Relational Databases

Author:

Relational Databases

Databases, in combination with a Database Management System (DBMS), allow persistent storage, easy administration, and safe manipulation of information and are therefore among the most important computer applications. Data in a database is structured according to one of the multiple sets of rules. Proposed in 1970 by E.F. Codd, the relational data model is the foundation of the most used DBMS. As a general rule, it is therefore recommended to use a relational database unless the form of data or access patterns is better suited for other forms of databases.

The Entity-Relationship-Model

Deciding how to break up data into multiple tables and then establishing the relationships between these tables is called data modelling. The data model shows the tables and their relationships. 

Entities are abstractions of real-world objects and feature properties, which are called attributes. As an example, employees are an entity with the attributes employee ID, name, department, and internal telephone number. Department would be another entity with the attributes department ID, department name, and number of employees.

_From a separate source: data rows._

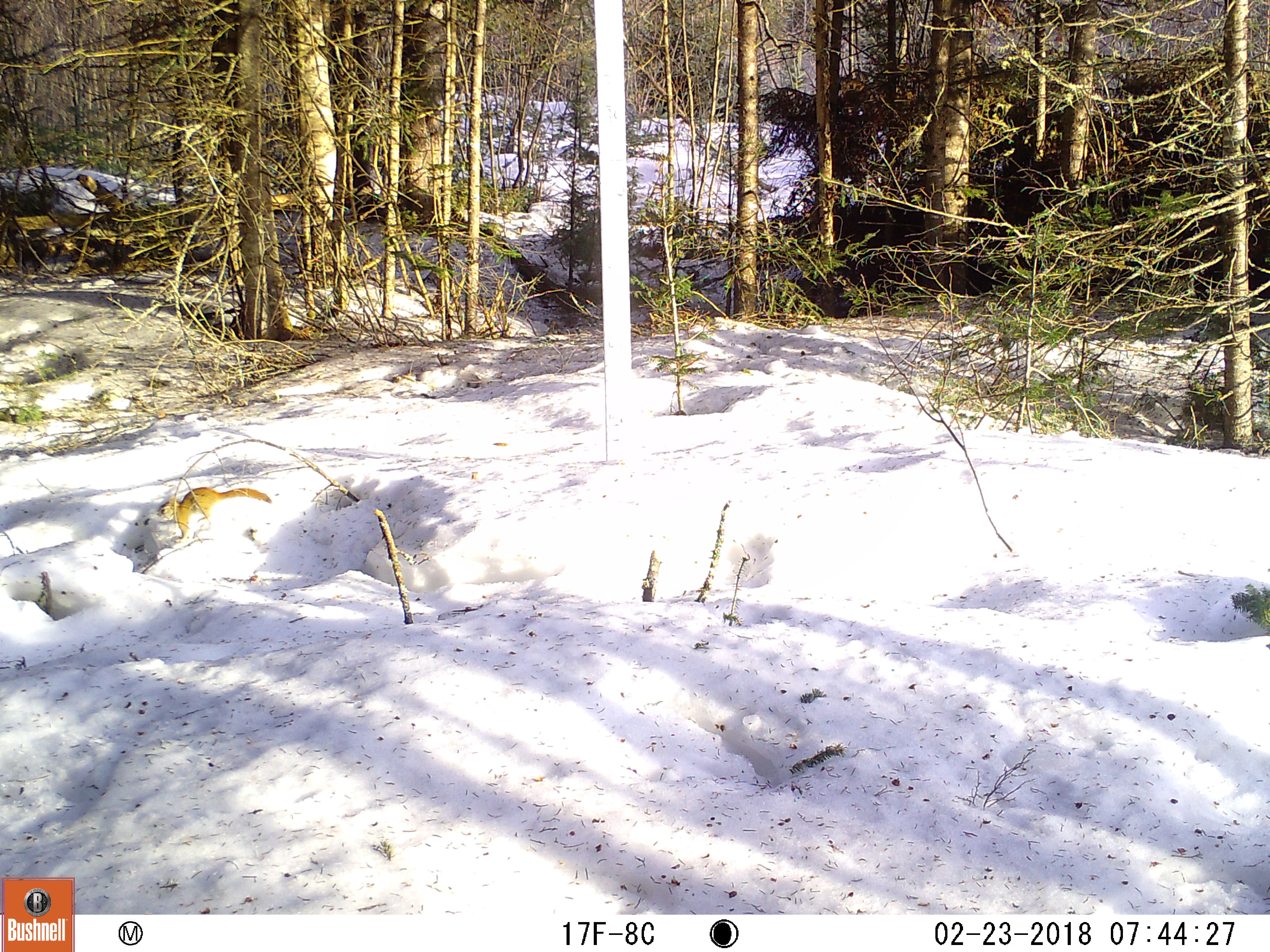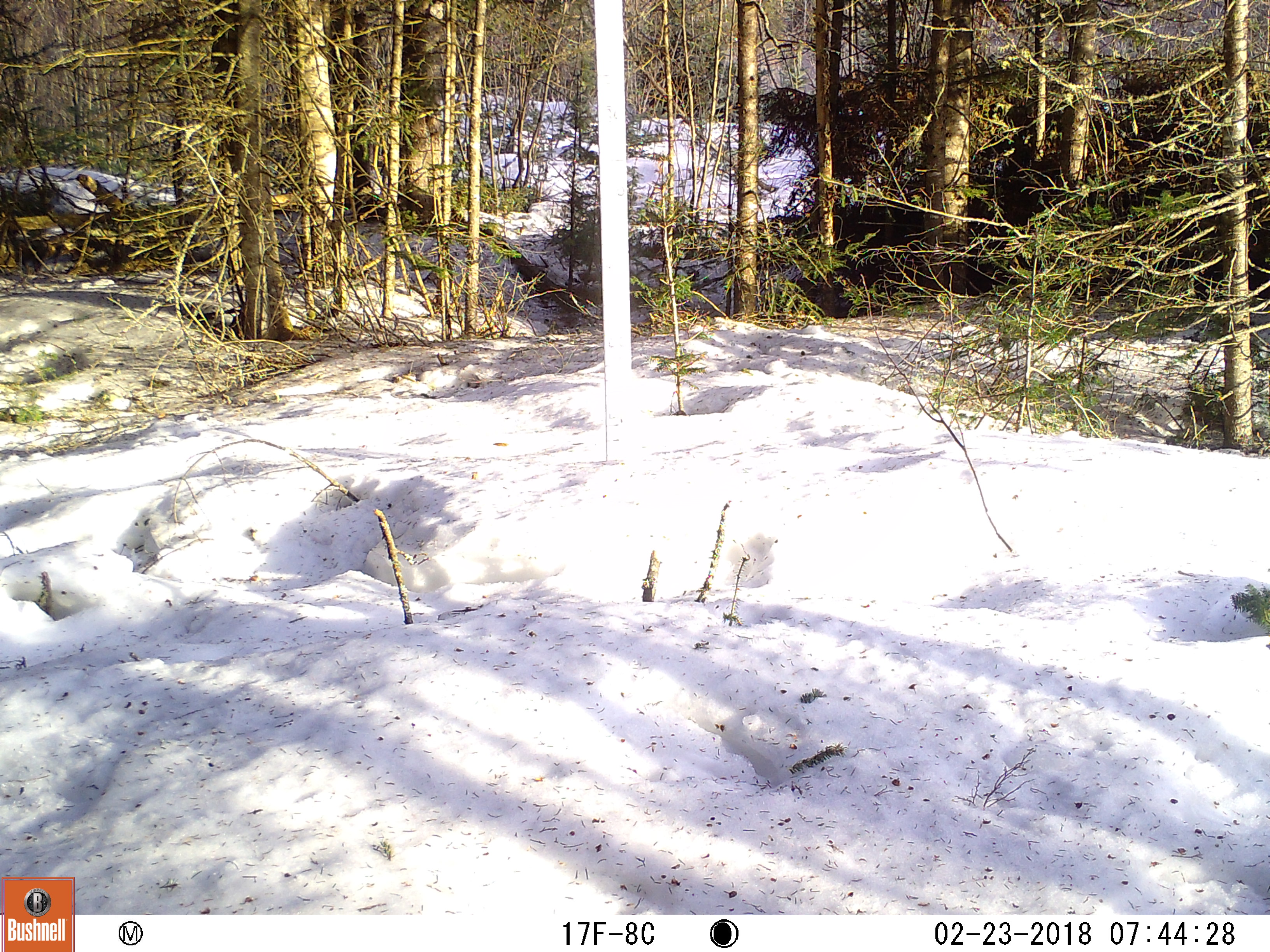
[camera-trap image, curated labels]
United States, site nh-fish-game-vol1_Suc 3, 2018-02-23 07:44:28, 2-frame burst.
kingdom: Animalia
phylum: Chordata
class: Mammalia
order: Rodentia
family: Sciuridae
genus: Tamiasciurus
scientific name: Tamiasciurus hudsonicus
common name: red squirrel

Relationships connect entities with each other, usually through a predicate verb, e.g. <employee name> works in <department name> or <department name> produces <product>. For each side of a relationship, it is specified how many such relationships the entity can have. This is called the cardinality of the relationship. There are four possible cardinalities:

  • one-to-one relationship: each employee works in one department
  • one-to-many relationship: each department produces multiple products
  • many-to-one relationship: many employees work in the same department
  • many-to-many relationship: many customers can order the same products

What is a Relational Database?

In a relational database, entities are listed in tables. Each table shows the connections between the entities’ attributes. The table’s schema defines which attributes each record in the table must include. Each attribute is listed in a column, and each realization of the entity is displayed in a row, which is also often called a record. Attributes have a specific data type, like string for name and department, and integer for internal phone number and EmployeeID. A table for the employees from the above example looks like this:

Employees
EmployeeIDNameDepartmentinternalPhoneNumber
1985Max MuellerSales12
2011Sandra KellerIT45
2186Tobias DunlopHR18
2463Sarah MooreAccountingNull

Each record in the table is a tuple, e.g. (2011, Sandra Keller, IT, 45). If there is no data available for an attribute or if an attribute is not applicable for a record (like pregnancy leave for male employees), the special value Null is entered. The attribute that allows the unique identification of a tuple is called the primary key. In the above example, the employeeID is the primary key. The primary key can’t be Null and each table can have only one primary key. 

Normalization

Normalization is the process of optimizing the organization of data in a relational database. It aims to protect the data from corruption and inconsistent dependency, make the database more flexible and speed up data access by eliminating redundancy, and reduce unnecessary disk space usage. The rules for database normalization are called Normal Forms. Although there are 7 Normal Forms, the first three Normal Forms are considered the highest level necessary for most applications. Steps to normalize data include eliminating repeating groups in individual tables, creating separate tables for each set of related data and identifying these sets with a primary key, creating separate tables for sets of values that apply to multiple records and relating these tables with a foreign key, and eliminating fields that do not depend on the key.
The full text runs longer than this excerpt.